Addressing Barriers to VTH Use

“Our results demonstrated a large difference in VTH use between rural and urban populations, especially among American Indian/Alaska Native veterans,” the authors wrote.

Efforts to increase access to telehealth services—which is a priority for the VA, Shore said—should address structural factors that hinder access. “I think across the population, there is a common theme,” he said. “Globally when you go to digital medicine there is the risk that you increase disparities because of challenges related to the social determinants of health that enable access to health care—things such as bandwidth, digital literacy, having the right equipment and having the resources to access health care.”

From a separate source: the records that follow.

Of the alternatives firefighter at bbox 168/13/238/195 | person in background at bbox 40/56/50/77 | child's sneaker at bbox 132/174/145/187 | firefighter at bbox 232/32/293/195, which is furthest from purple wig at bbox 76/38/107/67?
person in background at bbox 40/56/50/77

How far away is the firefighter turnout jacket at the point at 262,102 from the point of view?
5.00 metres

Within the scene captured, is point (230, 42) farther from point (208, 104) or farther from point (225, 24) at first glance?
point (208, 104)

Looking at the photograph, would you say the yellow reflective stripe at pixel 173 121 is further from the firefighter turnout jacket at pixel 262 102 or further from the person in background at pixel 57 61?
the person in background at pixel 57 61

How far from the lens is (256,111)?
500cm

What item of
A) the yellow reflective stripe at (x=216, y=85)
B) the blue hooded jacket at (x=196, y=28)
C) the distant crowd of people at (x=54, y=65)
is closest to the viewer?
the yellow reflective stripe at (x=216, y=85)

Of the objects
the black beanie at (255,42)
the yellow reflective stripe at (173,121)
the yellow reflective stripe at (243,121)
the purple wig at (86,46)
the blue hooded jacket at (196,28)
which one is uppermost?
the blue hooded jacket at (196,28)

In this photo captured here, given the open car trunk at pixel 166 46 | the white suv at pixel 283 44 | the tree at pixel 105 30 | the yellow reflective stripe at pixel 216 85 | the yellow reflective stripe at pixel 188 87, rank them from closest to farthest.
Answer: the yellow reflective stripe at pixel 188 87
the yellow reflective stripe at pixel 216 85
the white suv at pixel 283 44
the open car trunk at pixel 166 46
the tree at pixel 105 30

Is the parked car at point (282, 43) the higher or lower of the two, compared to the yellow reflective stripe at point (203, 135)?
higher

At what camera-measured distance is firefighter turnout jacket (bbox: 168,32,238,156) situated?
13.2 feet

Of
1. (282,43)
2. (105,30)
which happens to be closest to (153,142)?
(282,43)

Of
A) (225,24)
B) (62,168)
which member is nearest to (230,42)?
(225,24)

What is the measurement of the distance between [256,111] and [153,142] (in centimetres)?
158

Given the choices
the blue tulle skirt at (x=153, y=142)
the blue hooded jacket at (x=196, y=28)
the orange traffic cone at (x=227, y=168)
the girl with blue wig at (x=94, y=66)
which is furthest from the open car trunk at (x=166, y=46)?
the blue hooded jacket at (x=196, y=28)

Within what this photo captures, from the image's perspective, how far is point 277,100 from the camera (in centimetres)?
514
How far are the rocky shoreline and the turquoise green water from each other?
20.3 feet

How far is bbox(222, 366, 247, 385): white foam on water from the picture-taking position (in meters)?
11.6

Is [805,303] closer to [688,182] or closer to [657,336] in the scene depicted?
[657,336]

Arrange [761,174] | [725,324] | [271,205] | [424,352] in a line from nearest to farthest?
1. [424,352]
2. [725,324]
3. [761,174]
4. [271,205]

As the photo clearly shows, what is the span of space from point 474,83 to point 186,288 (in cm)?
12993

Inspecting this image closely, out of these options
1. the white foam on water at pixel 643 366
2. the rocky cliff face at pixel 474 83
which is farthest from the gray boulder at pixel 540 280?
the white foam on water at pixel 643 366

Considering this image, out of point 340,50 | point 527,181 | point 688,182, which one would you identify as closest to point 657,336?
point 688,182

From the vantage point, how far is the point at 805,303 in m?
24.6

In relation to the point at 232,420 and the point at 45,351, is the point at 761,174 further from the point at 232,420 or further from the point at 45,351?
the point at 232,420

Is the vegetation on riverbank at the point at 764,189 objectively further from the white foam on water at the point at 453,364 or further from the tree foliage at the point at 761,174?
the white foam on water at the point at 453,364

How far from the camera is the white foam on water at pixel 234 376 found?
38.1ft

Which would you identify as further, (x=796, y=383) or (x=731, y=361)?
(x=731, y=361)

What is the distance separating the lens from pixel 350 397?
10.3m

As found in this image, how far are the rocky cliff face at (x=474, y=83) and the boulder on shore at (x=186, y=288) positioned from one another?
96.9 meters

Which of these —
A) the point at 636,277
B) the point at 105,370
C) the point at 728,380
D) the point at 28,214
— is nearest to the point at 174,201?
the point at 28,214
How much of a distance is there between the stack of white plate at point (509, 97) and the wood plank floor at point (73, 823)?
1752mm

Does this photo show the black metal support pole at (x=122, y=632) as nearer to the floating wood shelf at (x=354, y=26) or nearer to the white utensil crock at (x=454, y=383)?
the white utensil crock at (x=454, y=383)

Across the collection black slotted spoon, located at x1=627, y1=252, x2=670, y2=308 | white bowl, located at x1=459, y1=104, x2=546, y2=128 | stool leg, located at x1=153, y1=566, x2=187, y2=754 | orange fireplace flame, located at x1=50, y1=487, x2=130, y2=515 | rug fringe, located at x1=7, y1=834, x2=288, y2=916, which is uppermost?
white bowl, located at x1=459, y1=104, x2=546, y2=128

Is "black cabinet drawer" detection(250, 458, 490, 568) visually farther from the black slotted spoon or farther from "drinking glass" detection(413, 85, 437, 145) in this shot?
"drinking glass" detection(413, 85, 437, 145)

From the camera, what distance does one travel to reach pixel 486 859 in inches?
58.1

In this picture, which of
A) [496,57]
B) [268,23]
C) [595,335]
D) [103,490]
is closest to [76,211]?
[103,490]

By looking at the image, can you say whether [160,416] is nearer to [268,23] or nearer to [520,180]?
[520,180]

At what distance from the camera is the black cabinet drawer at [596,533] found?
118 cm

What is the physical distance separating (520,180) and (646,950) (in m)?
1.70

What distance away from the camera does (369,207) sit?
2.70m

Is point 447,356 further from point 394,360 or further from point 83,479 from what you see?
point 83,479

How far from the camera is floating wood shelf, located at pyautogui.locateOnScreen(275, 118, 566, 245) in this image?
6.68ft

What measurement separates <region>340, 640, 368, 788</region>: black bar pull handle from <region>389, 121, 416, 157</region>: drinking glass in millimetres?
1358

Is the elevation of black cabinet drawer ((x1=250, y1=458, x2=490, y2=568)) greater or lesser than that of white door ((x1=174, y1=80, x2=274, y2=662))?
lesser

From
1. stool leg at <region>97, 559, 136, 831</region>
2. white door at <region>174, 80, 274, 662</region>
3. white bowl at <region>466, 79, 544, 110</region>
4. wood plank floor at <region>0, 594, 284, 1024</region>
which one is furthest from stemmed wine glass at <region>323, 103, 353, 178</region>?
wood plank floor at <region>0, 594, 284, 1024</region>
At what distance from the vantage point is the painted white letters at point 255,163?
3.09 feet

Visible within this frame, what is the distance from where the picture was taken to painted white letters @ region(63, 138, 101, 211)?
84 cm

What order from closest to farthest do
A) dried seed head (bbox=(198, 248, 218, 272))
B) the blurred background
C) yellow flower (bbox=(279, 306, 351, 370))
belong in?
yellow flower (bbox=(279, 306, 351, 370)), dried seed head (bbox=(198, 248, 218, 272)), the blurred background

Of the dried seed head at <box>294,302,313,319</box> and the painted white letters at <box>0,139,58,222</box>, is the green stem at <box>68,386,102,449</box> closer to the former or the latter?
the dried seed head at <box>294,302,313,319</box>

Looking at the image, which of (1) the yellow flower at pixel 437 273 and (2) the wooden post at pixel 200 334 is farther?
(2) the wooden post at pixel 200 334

The study’s authors said understanding factors that affect uptake of VTH for mental health care when virtualization is necessitated by emergency situations—such as natural disaster, disease outbreak or security threat—is important to ensure progress toward more equitable care. “Future studies should examine potential differences in VTH use for this population based on gender or regional differences and ways the COVID-19 pandemic may have affected utilization,” they wrote. “Additional studies should be conducted to understand the importance of inequitable access to broadband internet, along with other social factors affecting health, such as geography, rurality, and socioeconomic status, for this population.”

 

  1. Kusters IS, Amspoker AB, Frosio K, Day SC, et. al. Rural-Urban Disparities in Video Telehealth Use During Rapid Mental Health Care Virtualization Among American Indian/Alaska Native Veterans. JAMA Psychiatry. 2023 Jul 26:e232285. doi: 10.1001/jamapsychiatry.2023.2285. Epub ahead of print. PMID: 37494050; PMCID: PMC10372753.